WHAT TO WORK ON:
Find each line in the records that contains the string "house", and copy those lines.

** start of RECORDS PROVIDED **

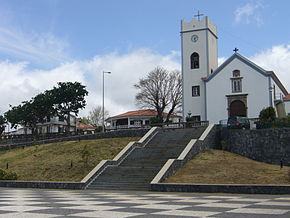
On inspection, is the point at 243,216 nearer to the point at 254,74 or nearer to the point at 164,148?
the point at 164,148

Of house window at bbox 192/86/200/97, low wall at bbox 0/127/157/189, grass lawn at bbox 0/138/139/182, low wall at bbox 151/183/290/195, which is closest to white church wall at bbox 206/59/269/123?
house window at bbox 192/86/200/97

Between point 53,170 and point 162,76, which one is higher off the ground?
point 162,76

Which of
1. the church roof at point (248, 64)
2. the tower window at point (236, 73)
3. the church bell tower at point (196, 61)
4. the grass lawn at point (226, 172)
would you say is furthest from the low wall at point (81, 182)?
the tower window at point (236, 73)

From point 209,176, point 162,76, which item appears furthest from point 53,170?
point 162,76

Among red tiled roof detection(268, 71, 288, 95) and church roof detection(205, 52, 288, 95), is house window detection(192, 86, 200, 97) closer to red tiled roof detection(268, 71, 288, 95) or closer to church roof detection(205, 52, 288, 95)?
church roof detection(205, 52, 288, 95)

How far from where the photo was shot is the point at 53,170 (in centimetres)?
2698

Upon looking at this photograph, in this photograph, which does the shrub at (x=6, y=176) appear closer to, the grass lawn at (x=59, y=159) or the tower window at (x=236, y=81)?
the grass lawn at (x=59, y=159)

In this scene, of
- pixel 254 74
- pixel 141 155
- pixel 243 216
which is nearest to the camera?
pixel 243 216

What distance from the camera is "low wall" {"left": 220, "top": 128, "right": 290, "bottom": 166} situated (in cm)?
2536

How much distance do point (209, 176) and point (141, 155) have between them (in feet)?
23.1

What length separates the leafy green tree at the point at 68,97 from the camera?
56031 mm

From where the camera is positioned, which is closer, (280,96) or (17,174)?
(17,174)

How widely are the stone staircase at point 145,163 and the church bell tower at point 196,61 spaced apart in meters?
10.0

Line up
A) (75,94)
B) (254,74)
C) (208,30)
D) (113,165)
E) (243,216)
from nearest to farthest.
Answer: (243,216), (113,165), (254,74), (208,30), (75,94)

** end of RECORDS PROVIDED **
** start of RECORDS PROVIDED **

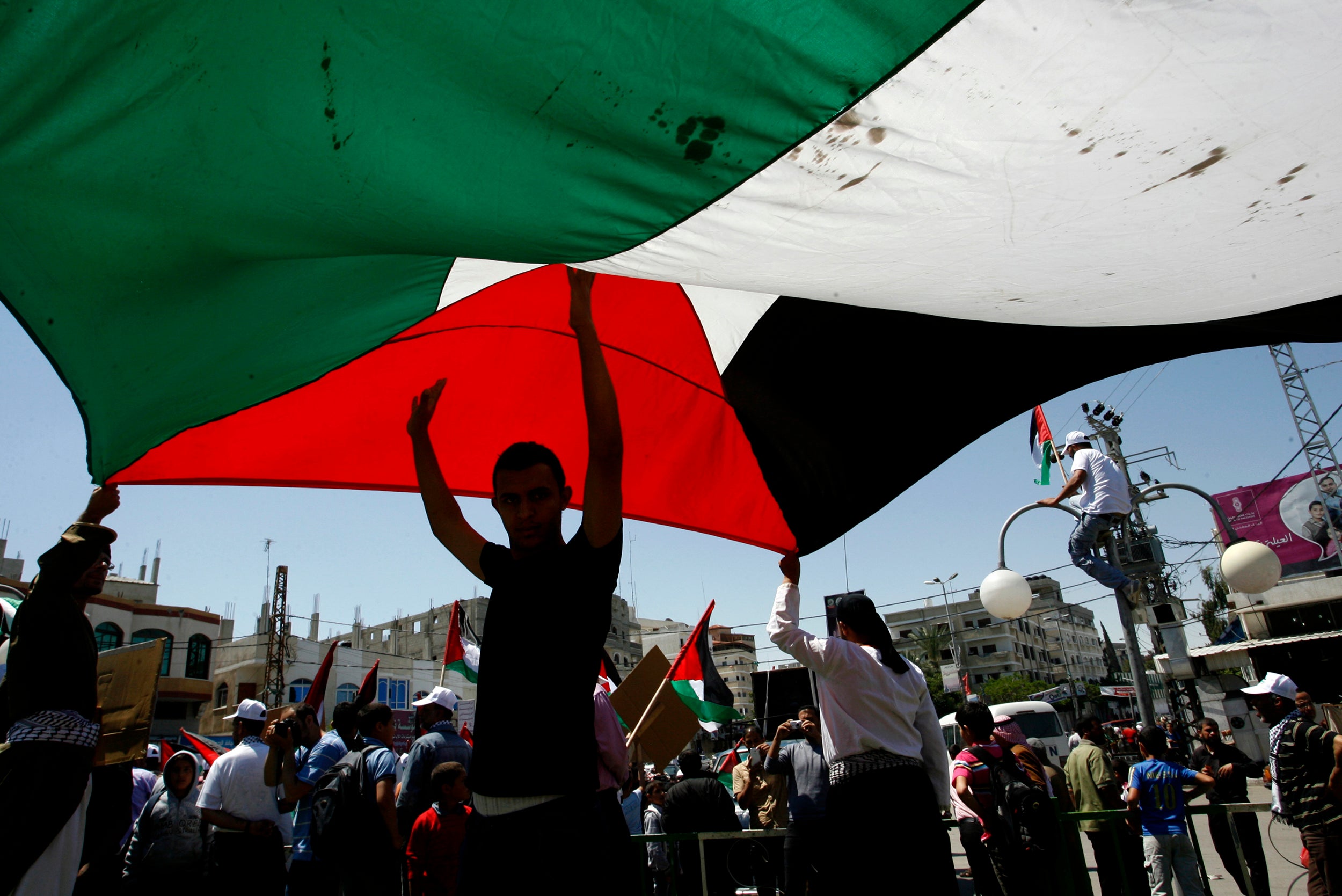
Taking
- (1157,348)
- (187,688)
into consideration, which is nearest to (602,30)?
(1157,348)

** end of RECORDS PROVIDED **

TASK OUTPUT:
Of house window at bbox 192/86/200/97, low wall at bbox 0/127/157/189, grass lawn at bbox 0/138/139/182, low wall at bbox 151/183/290/195, which is closest to white church wall at bbox 206/59/269/123?
house window at bbox 192/86/200/97
Among red tiled roof detection(268, 71, 288, 95) and church roof detection(205, 52, 288, 95), is house window detection(192, 86, 200, 97) closer to red tiled roof detection(268, 71, 288, 95) or closer to church roof detection(205, 52, 288, 95)?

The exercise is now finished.